PROBLEM DESCRIPTION:
Please count the lines in these records that contain "unstable" and give only that count.

Stored data:
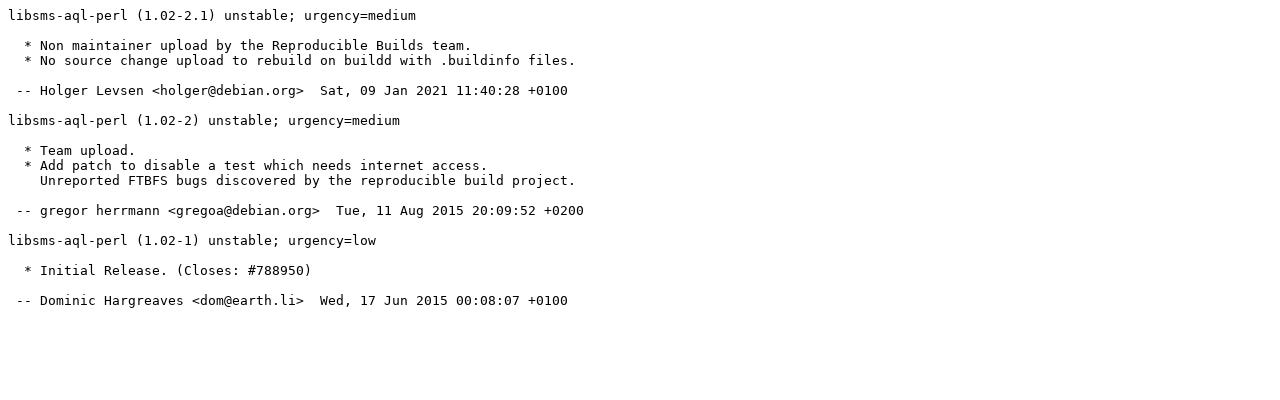

--- FILE ---
content_type: text/plain; charset=utf-8
request_url: https://tracker.debian.org/media/packages/libs/libsms-aql-perl/changelog-1.02-2.1
body_size: 197
content:
libsms-aql-perl (1.02-2.1) unstable; urgency=medium

  * Non maintainer upload by the Reproducible Builds team.
  * No source change upload to rebuild on buildd with .buildinfo files.

 -- Holger Levsen <holger@debian.org>  Sat, 09 Jan 2021 11:40:28 +0100

libsms-aql-perl (1.02-2) unstable; urgency=medium

  * Team upload.
  * Add patch to disable a test which needs internet access.
    Unreported FTBFS bugs discovered by the reproducible build project.

 -- gregor herrmann <gregoa@debian.org>  Tue, 11 Aug 2015 20:09:52 +0200

libsms-aql-perl (1.02-1) unstable; urgency=low

  * Initial Release. (Closes: #788950)

 -- Dominic Hargreaves <dom@earth.li>  Wed, 17 Jun 2015 00:08:07 +0100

EXERCISE ANSWER:
3